RFR[13]: 8227260: Can't deal with SharedRuntime::handle_wrong_method triggering more than once for interpreter calls

Wed Jul 17 10:26:31 UTC 2019

Revised fix:
   http://cr.openjdk.java.net/~vlivanov/8227260/webrev.00/

It turned out the problem is not specific to i2c2i: fast class 
initialization barriers on nmethod entry trigger the assert as well.

JNI upcalls (CallStatic<type>Method) don't have class initialization 
checks, so it's possible to initiate a JNI upcall from a 
non-initializing thread and JVM should let it complete.

It leads to a busy loop (asserts in debug) between nmethod entry barrier 
& SharedRuntime::handle_wrong_method until holder class is initialized 
(possibly infinite if it blocks class initialization).

Proposed fix is to keep using c2i, but jump over class initialization 
barrier right to the argument shuffling logic on verified entry when 
coming from SharedRuntime::handle_wrong_method.

Improved regression test reliably reproduces the problem.

Testing: regression test, hs-precheckin-comp, tier1-6

Best regards,
Vladimir Ivanov

On 04/07/2019 18:02, Erik Österlund wrote:
> Hi,
> 
> The i2c adapter sets a thread-local "callee_target" Method*, which is 
> caught (and cleared) by SharedRuntime::handle_wrong_method if the i2c 
> call is "bad" (e.g. not_entrant).

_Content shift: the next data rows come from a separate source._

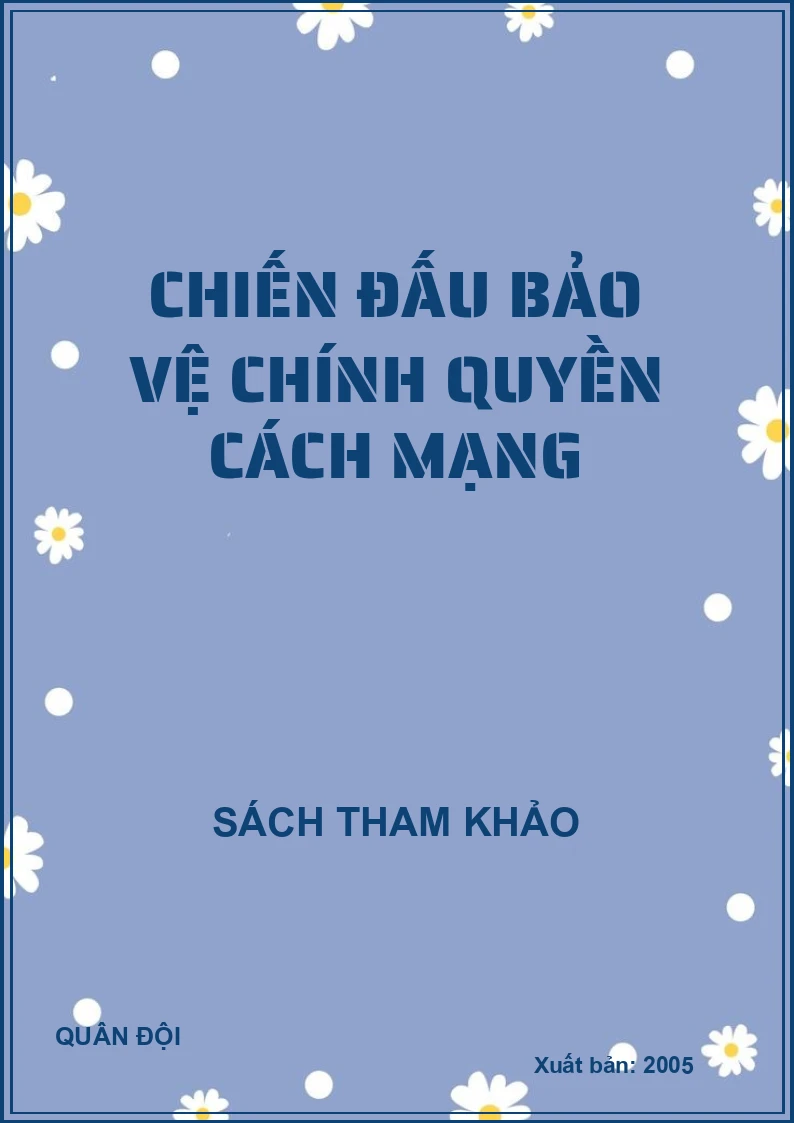 Chiến đấu bảo vệ chính quyền cách mạng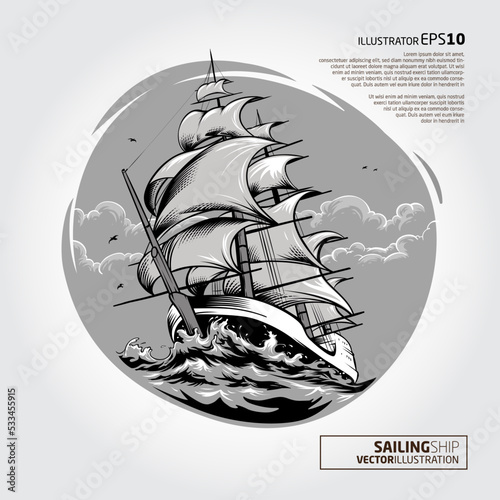 Sailing Ship Vector Illustration. The Illustration a great suitable for Sail application  activities.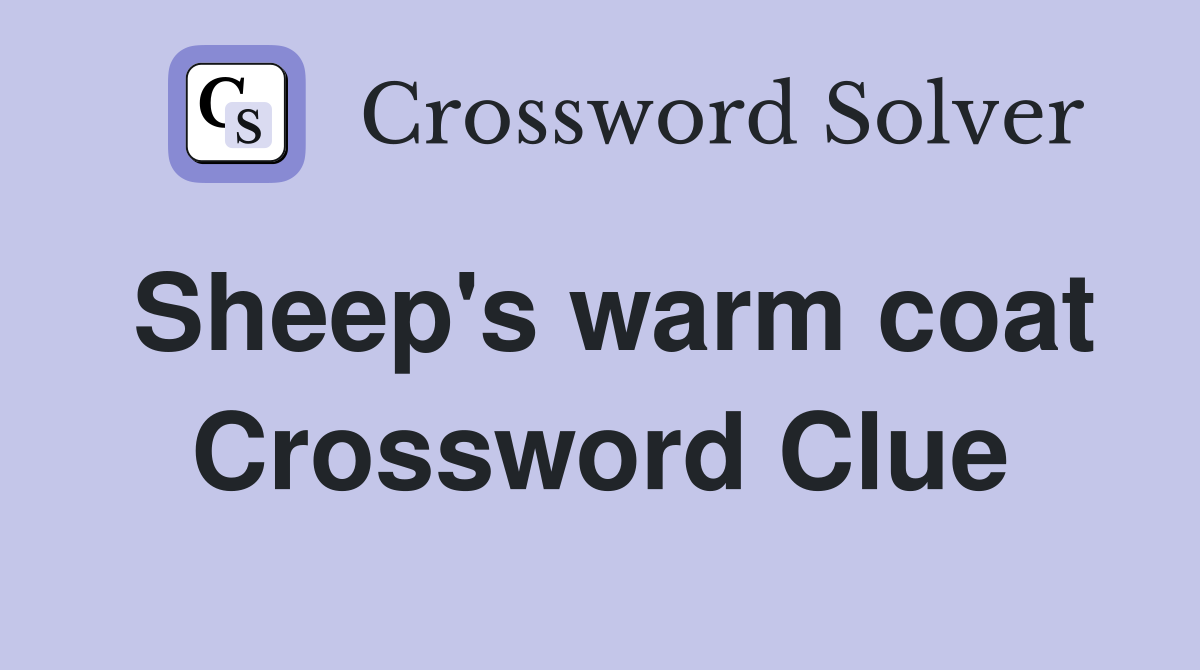 Sheep's warm coat Crossword Clue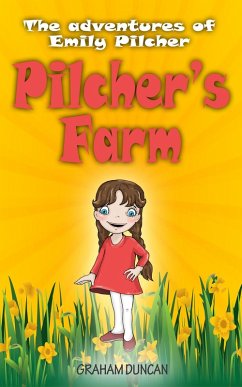 Emily Pilcher: Pilcher's Farm (The Adventures of Emily Pilcher, #1) (eBook, ePUB) - Duncan, Graham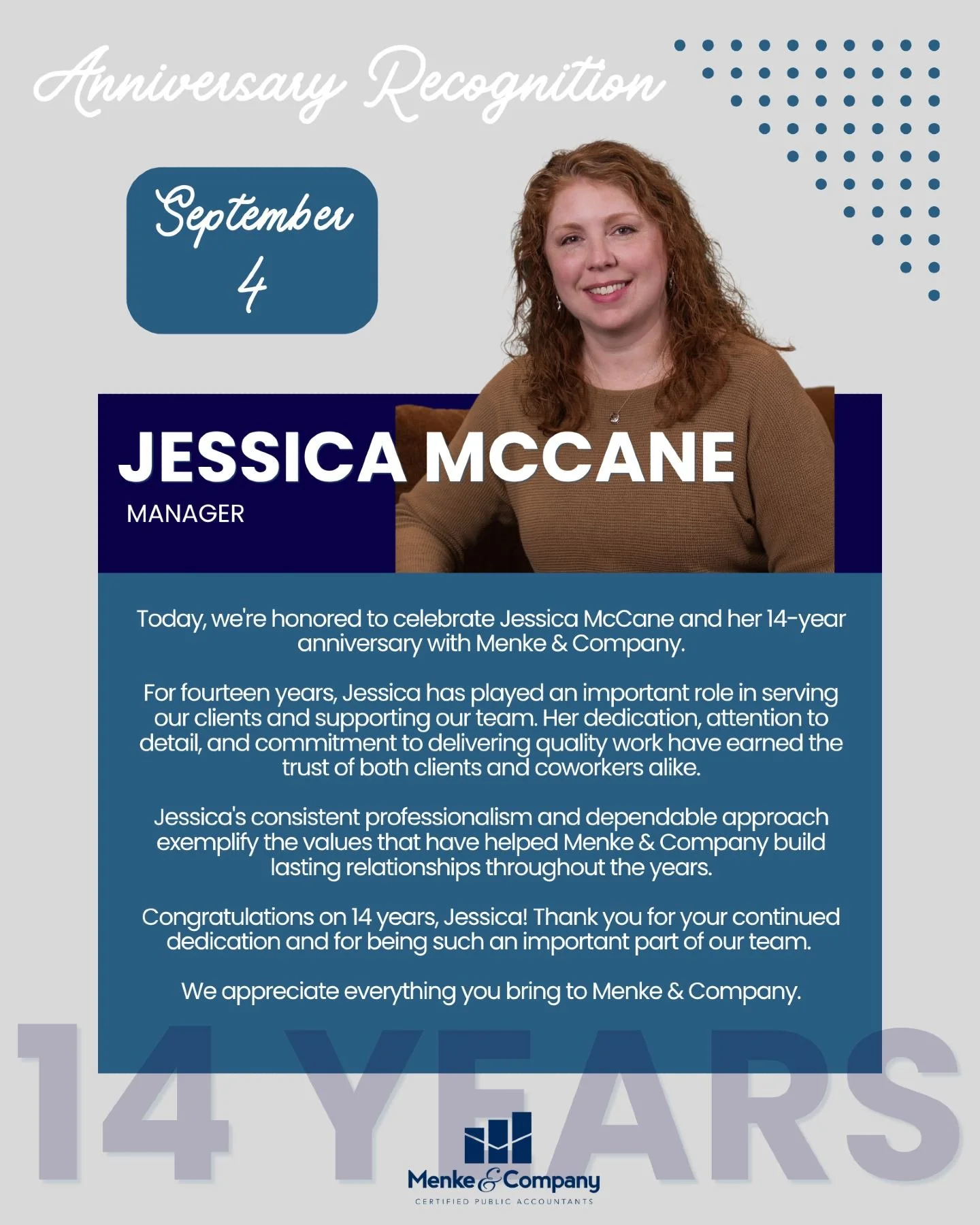 We're celebrating Jessica McCane and 14 years with Menke &amp; Company!

Jessica's dedication, professionalism, and commitment to excellence have made a meaningful impact on our firm throughout the years. We're grateful for the experience, care, and 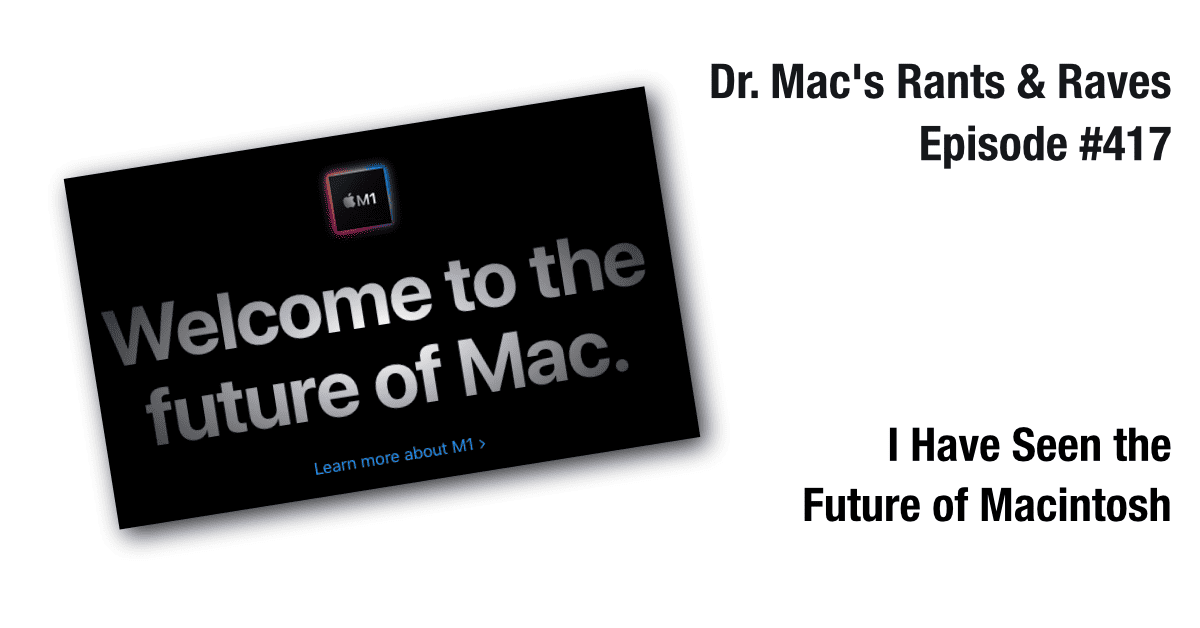 I’ve Seen the Future of Macintosh
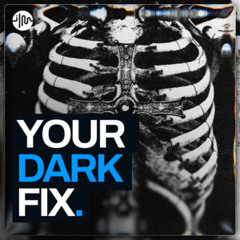 Your Dark Fix. ☠️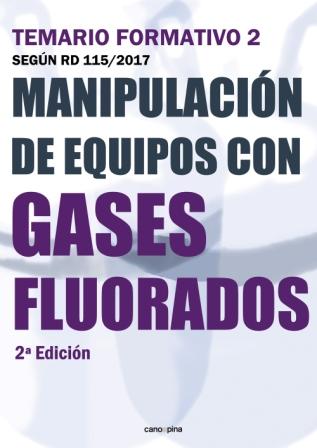 Manipulación de equipos con gases fluorados. Temario formativo 2. 2ª edición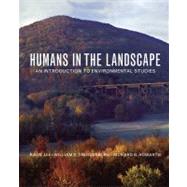 Humans in the Landscape: An Introduction to Environmental Studies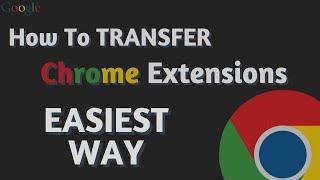 How To Transfer CHROME EXTENSIONS (EASIEST WAY)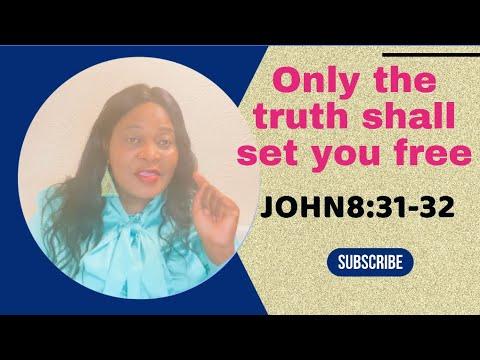 Only the truth shall set you free (John 8:31-32)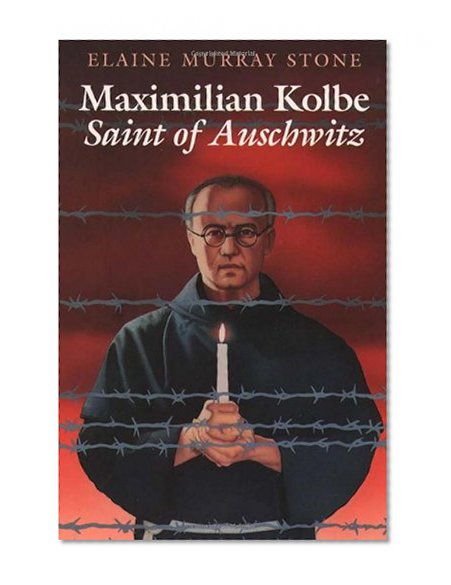 Book Cover Maximilian Kolbe: Saint of Auschwitz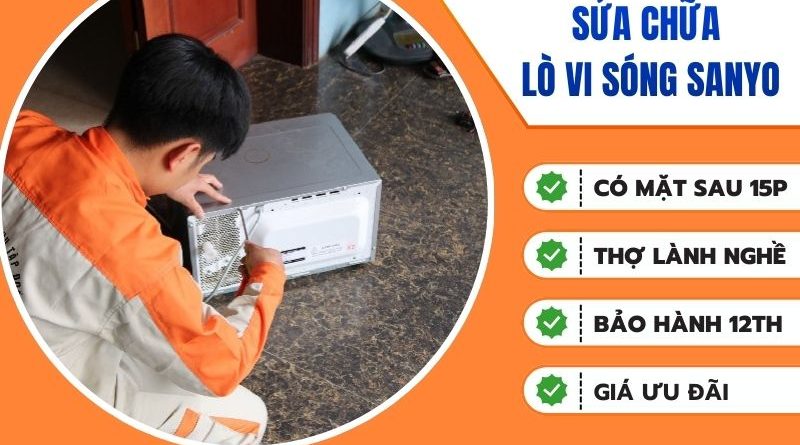 Sửa Chữa Lò Vi Sóng Sanyo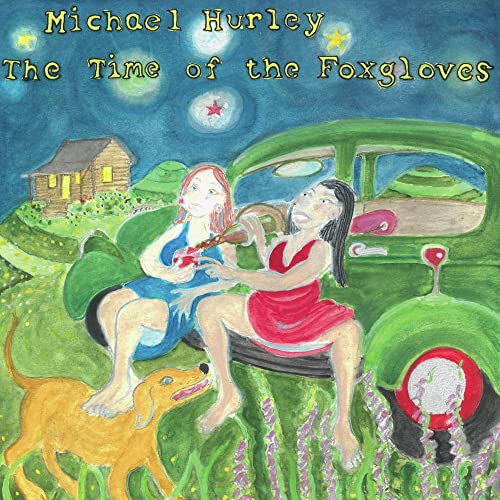 HURLEY,MICHAEL - TIME OF THE FOXGLOVES (VINYL)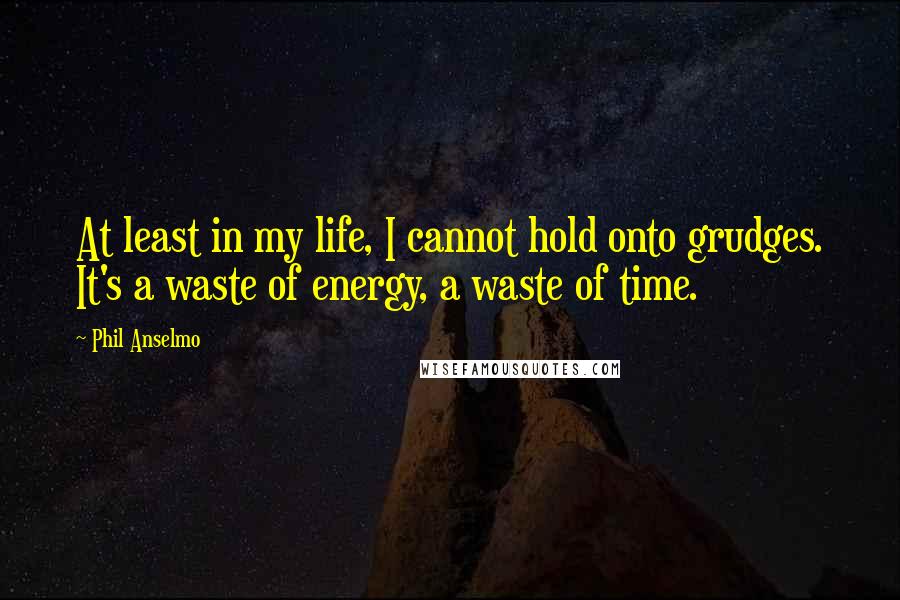 Phil Anselmo Quotes: At least in my life, I cannot hold onto grudges. It's a waste of energy, a waste of time.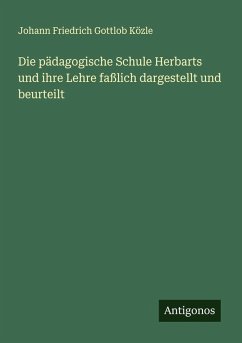 Cover Die pädagogische Schule Herbarts und ihre Lehre faßlich dargestellt und beurteilt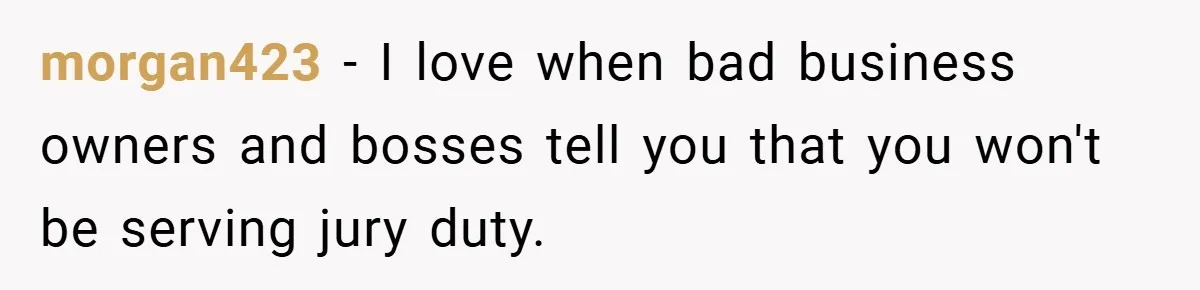 Hotel Owner Orders Teen Employee to Skip Jury Duty - What the Judge Did Next Shocked Everyone morgan423 − I love when bad business owners and bosses tell you that you won't be serving jury duty.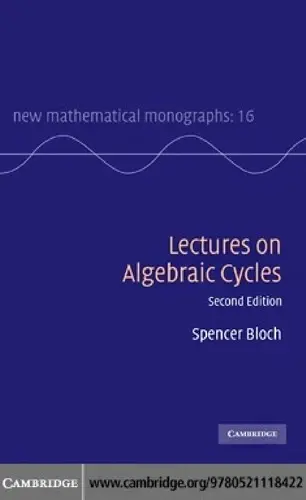 Cover of Lectures on Algebraic Cycles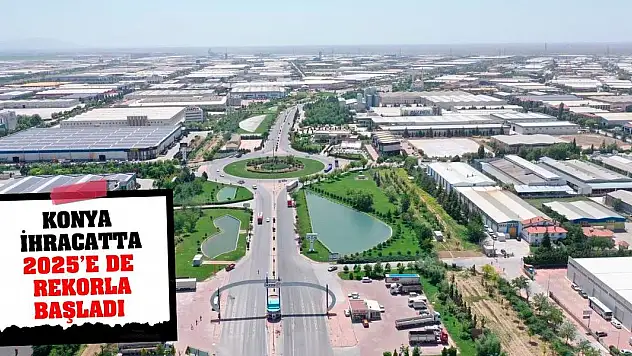 Konya ihracatta 2025'e de rekorla başladı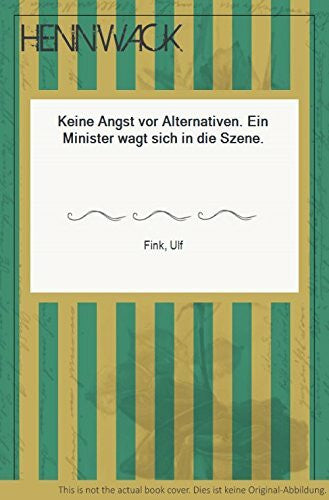 Fink, Ulf Keine Angst vor Alternativen. Ein Minister wagt sich in die Szene.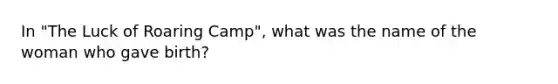In "The Luck of Roaring Camp", what was the name of the woman who gave birth?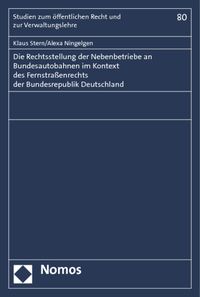 Produktbild: Die Rechtsstellung der Nebenbetriebe an Bundesautobahnen im Kontext des Fernstra&szlig;enrechts der Bundesrepublik Deutschland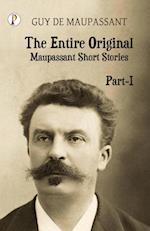 The Entire Original Maupassant Part-I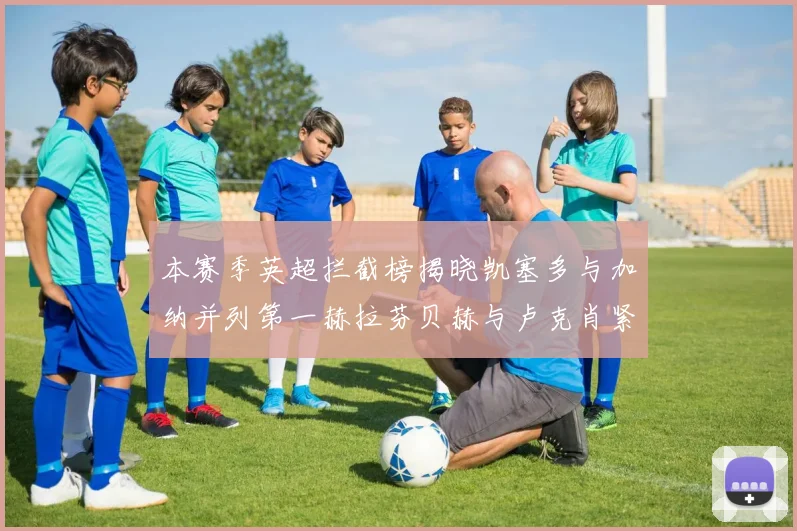 本赛季英超拦截榜揭晓凯塞多与加纳并列第一赫拉芬贝赫与卢克肖紧随其后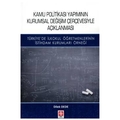 Kamu Politikası Yapımının Kurumsal Değişim Çerçevesiyle Açıklanması - Dilek Dede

This error handler forwards execution 
> to the callee c2i entry. If the SharedRuntime::handle_wrong_method 
> method is called again due to the i2c2i call being still bad, then we 
> will crash the VM in the following guarantee in 
> SharedRuntime::handle_wrong_method:
> 
> Method* callee = thread->callee_target();
> guarantee(callee != NULL && callee->is_method(), "bad handshake");
> 
> Unfortunately, the c2i entry can indeed fail again if it, e.g., hits the 
> new class initialization entry barrier of the c2i adapter.
> The solution is to simply not clear the thread-local "callee_target" 
> after handling the first failure, as we can't really know there won't be 
> another one. There is no reason to clear this value as nobody else reads 
> it than the SharedRuntime::handle_wrong_method handler (and we really do 
> want it to be able to read the value as many times as it takes until the 
> call goes through). I found some confused clearing of this callee_target 
> in JavaThread::oops_do(), with a comment saying this is a methodOop that 
> we need to clear to make GC happy or something. Seems like old traces of 
> perm gen. So I deleted that too.
> 
> I caught this in ZGC where the timing window for hitting this issue 
> seems to be wider due to concurrent code cache unloading. But it is 
> equally problematic for all GCs.
> 
> Bug:
> https://bugs.openjdk.java.net/browse/JDK-8227260
> 
> Webrev:
> http://cr.openjdk.java.net/~eosterlund/8227260/webrev.00/
> 
> Thanks,
> /Erik